The "Empty Member" C++ Optimization

The following article has been accepted for publication in the August '97 "C++ Issue" of Dr. Dobb's Journal.

The "Empty Member" C++ Optimization

The (Draft) Standard C++ library is filled with useful templates, including extended versions of those found in the award-winning STL (See DDJ Mar95). These templates offer great flexibility, yet they are optimized for best performance in the common case. As useful as they are in programs, they are equally useful as examples of effective design, and as a source of inspiration for ways to make your own components as efficient and flexible.

Some of the ways that they offer flexibility involve "empty" classes: classes which have no data members. Ideally, these empty classes should consume no space at all. They typically declare typedefs or member functions, and you can replace them with your own classes (which might not be empty) to handle special needs.
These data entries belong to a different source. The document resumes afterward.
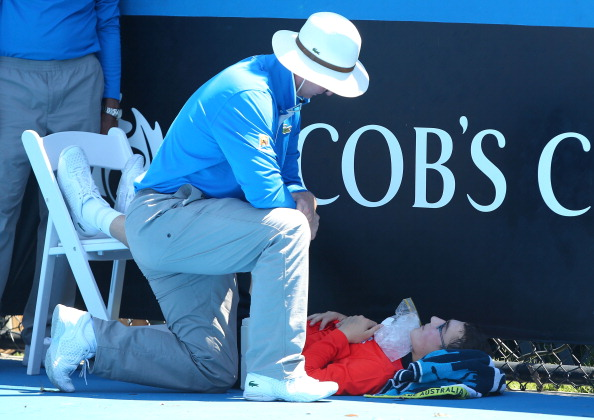 Organisers of the Australian Open have been widely criticised after failing to suspend matches during the searing heats ©Getty Images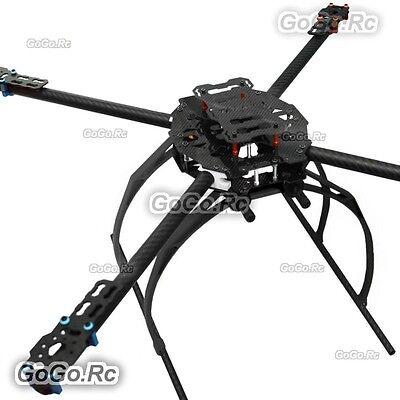 Tarot Iron Man 650 Foldable 3K carbon fiber Quad copter Quadcopter Frame TL65B02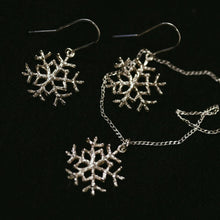Load image into Gallery viewer, Snowflake Earrings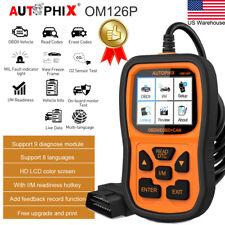 OBD2 OBDII Scanner Diagnostic Vehicle Code Reader Diagnostic Check Engine Tool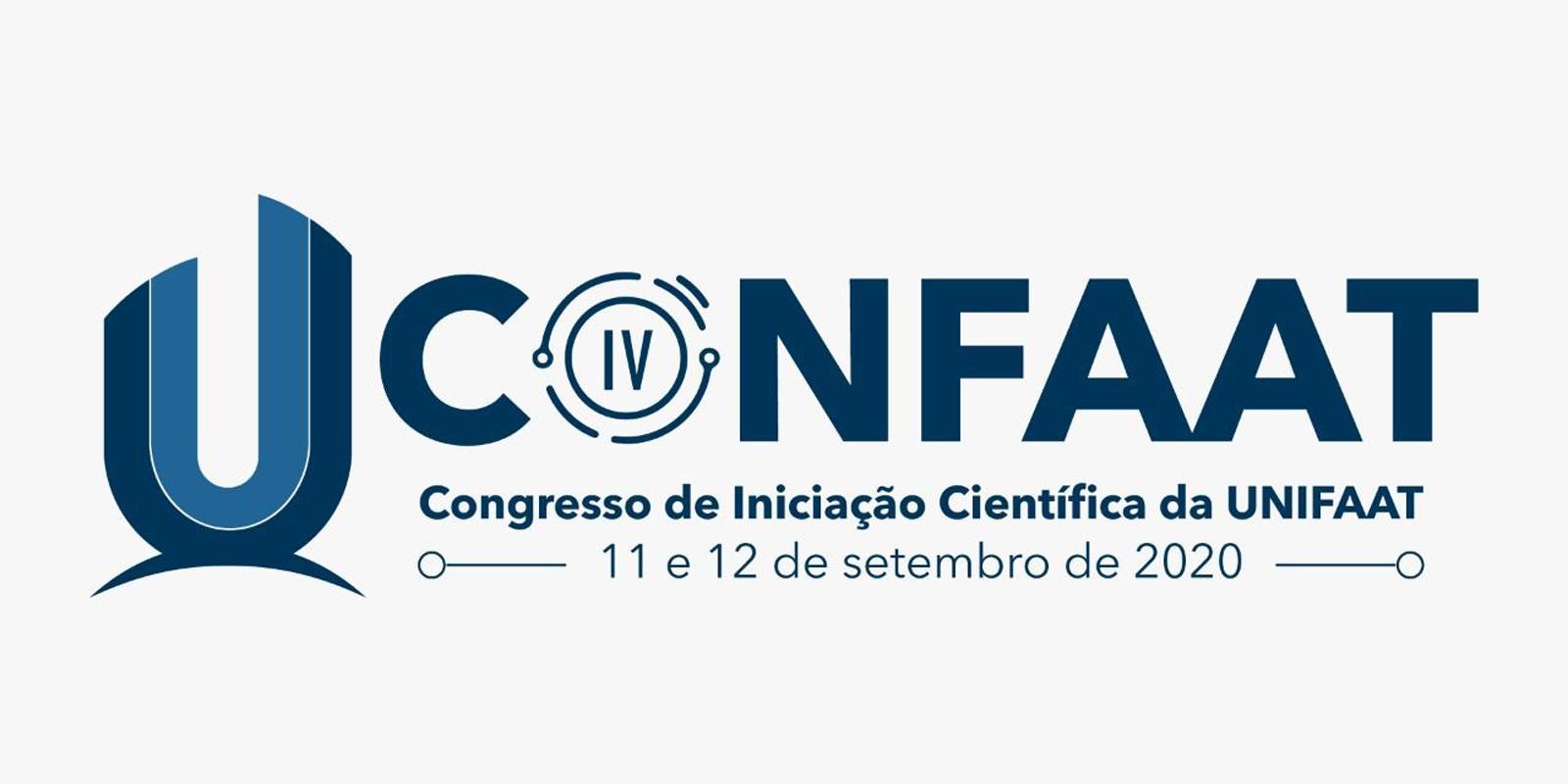 Estão abertas as inscrições para o IV Congresso de Pesquisa e Iniciação Científica da UNIFAAT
The default empty class is by far the most commonly used, however, so this case must be optimal so that we do not all pay for the occasional special needs of a few.

Due to an unfortunate detail of the language definition (explained fully later), instances of empty classes usually occupy storage. In members of other classes, this space overhead can make otherwise- small objects large enough to be unusable in some applications. If this overhead couldn't be avoided in the construction of the Standard Library, the cost of the library's flexibility would drive away many of its intended users. Optimization techniques used in the Standard library are equally useful in your own code.

Empty Member Bloat

Here's an example. In the Standard C++ library each STL Container constructor takes, and copies, an allocator argument. Whenever the container needs storage, it asks its allocator member. In this way a user with some special memory to allocate (such as a shared memory region) can define an allocator for it, and pass that to a container constructor, so that container elements will be placed there. In the common case, however, the Standard default allocator is used, which just delegates to the global operator new. It is an empty object.

Here's simplified code for a possible implementation of these components. In Listing 1, the Standard default allocator, allocator<>, only has function members.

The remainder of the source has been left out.